Issue
I am using Keras with tensorflow-gpu in backend, I don’t have tensorflow (CPU – version) installed, all the outputs show GPU selected but tf is using CPU and system memory
when i run my code the output is: output_code
I even ran device_lib.list_local_device() and the output is: list_local_devices_output
After running the code I tried nvidia-smi to see the usage of gpu and the output is:
nvidia-smi output
Tensorflow-gpu = "1.12.0"
CUDA toolkit = "9.0"
cuDNN = "7.4.1.5"
Environment Variables contain:
C:\Program Files\NVIDIA GPU Computing Toolkit\CUDA\v9.0\bin;
C:\Program Files\NVIDIA GPU Computing Toolkit\CUDA\v9.0\libnvvp;
C:\WINDOWS\system32;
C:\WINDOWS;
C:\WINDOWS\System32\Wbem;
C:\WINDOWS\System32\WindowsPowerShell\v1.0\;
C:\WINDOWS\System32\OpenSSH\;
C:\Program Files (x86)\NVIDIA Corporation\PhysX\Common;
D:\Anaconda3;D:\Anaconda3\Library\mingw-w64\bin
D:\Anaconda3\Library\usr\bin;
D:\Anaconda3\Library\bin;
D:\Anaconda3\Scripts;D:\ffmpeg\bin\;
But still when i check for memory usage in task manager the output is
CPU utilization 51%, RAM utilization 86%
GPU utilization 1%, GPU-RAM utilization 0%
Task_manager_Output
So, I think it is still using CPU instead of GPU.
System Configuration:
Windows-10 64 bit; IDE: Liclipse; Python: 3.6.5
Solution
It is using the GPU, as you can see in logs.

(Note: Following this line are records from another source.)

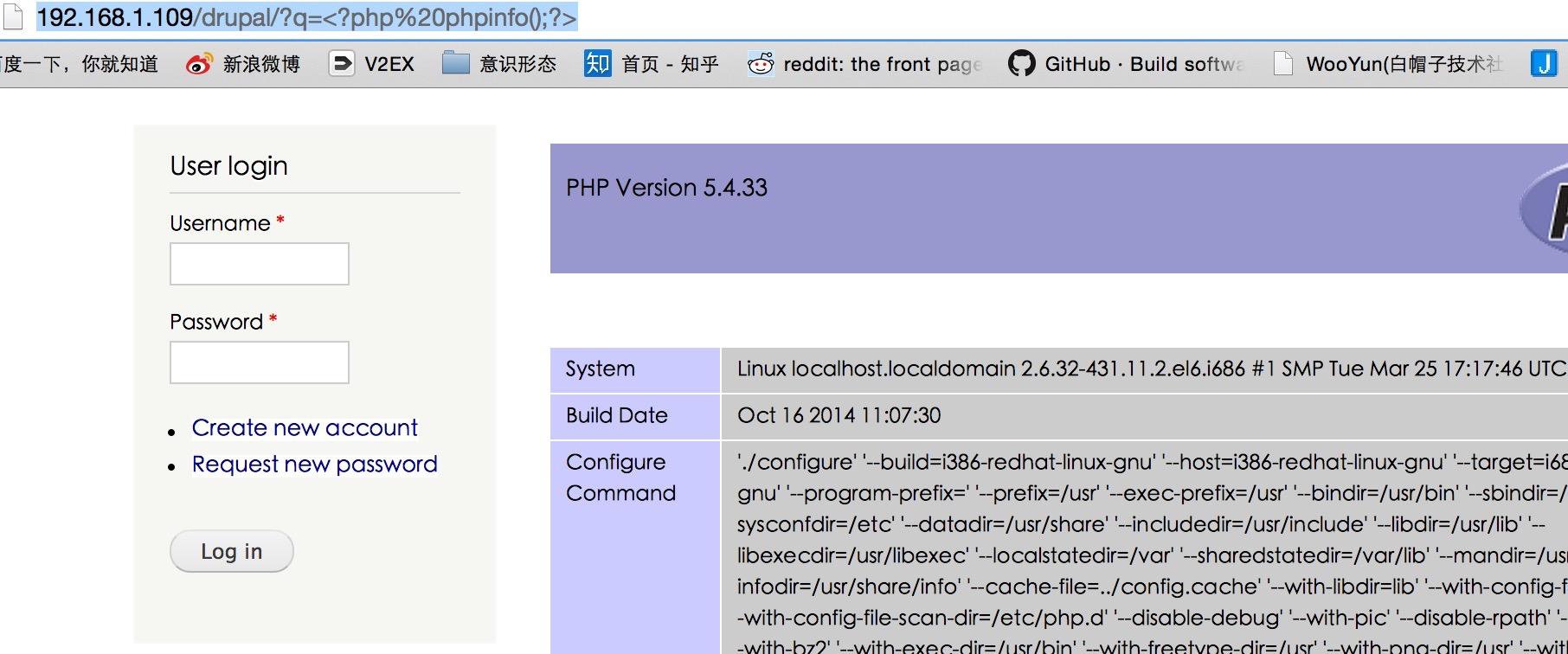 callback噩梦:解析著名CMS框架Drupal SQL注入漏洞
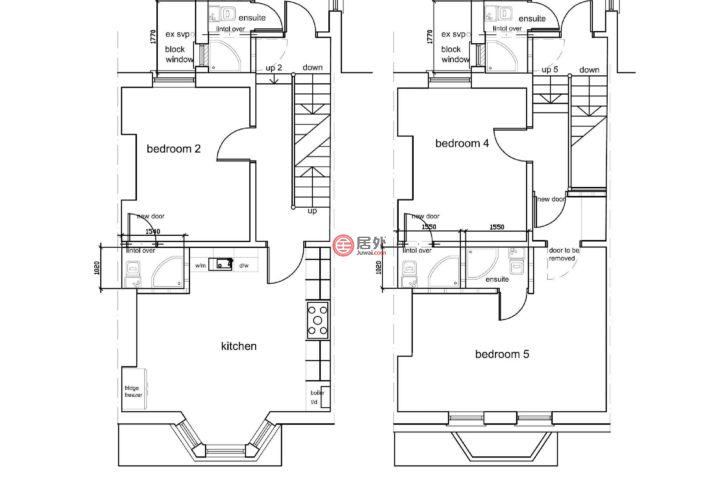 英国英格兰伊斯特本的房产,44 Seaside,编号54695990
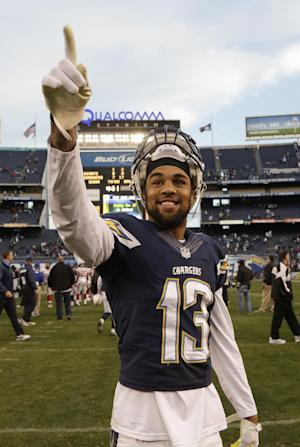 Chargers' playoff hopes mathematically alive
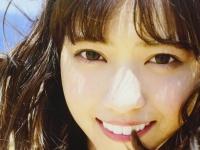 『西野七瀬写真集 風を着替えて』(集英社/西野七瀬、川島小鳥)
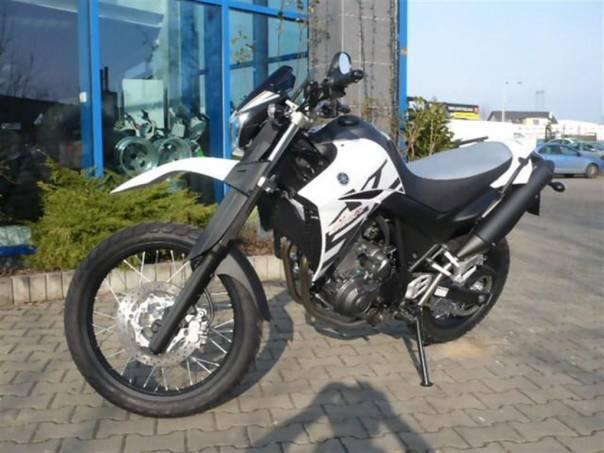 XT 660 R, foto 1 Auto – moto , Motocykly a čtyřkolky | spěcháto.cz - bazar, inzerce zdarma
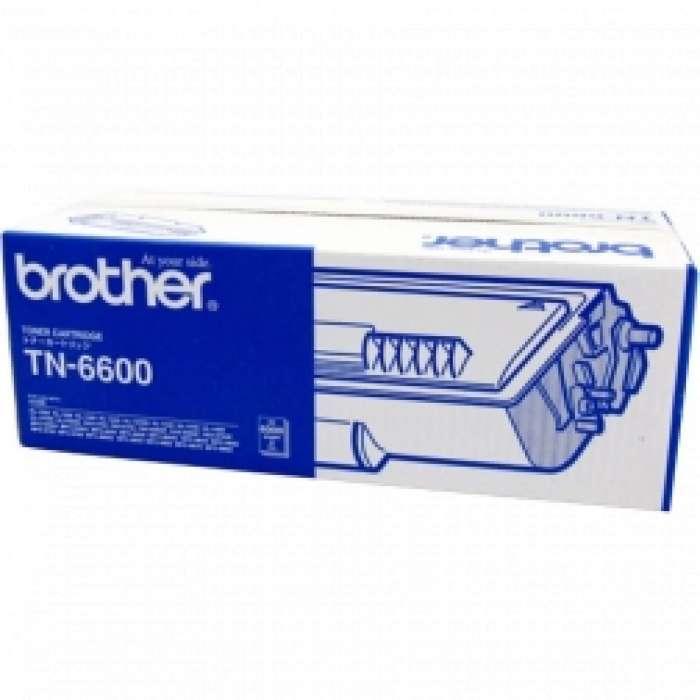 טונר שחור Brother TN6600 תואם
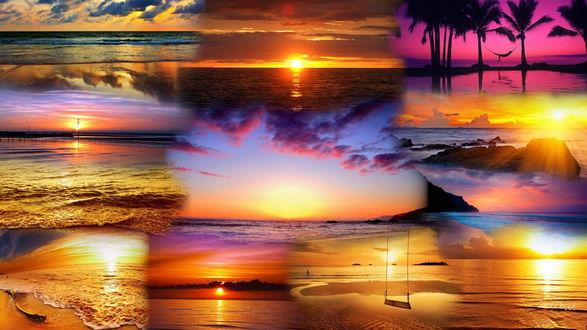 Обои Коллаж, состоящий из фотографий, запечатляющих закат и восход солнца над морскими просторами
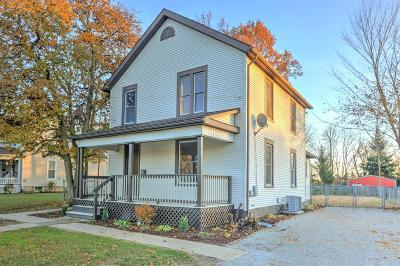 Adams County, Brown County, Clinton County, Highland County Single Family Home For Sale: 776 Fife Avenue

The problem is, that a lot of things can not be done on the GPU and as long your data is small and your complexity is low, you will end up with low GPU usage.
- Maybe the batch_size is to low -> Increase until you run into OOM Errors
- Your data loading is consuming a lot of time and your gpu has to wait (IO Reads)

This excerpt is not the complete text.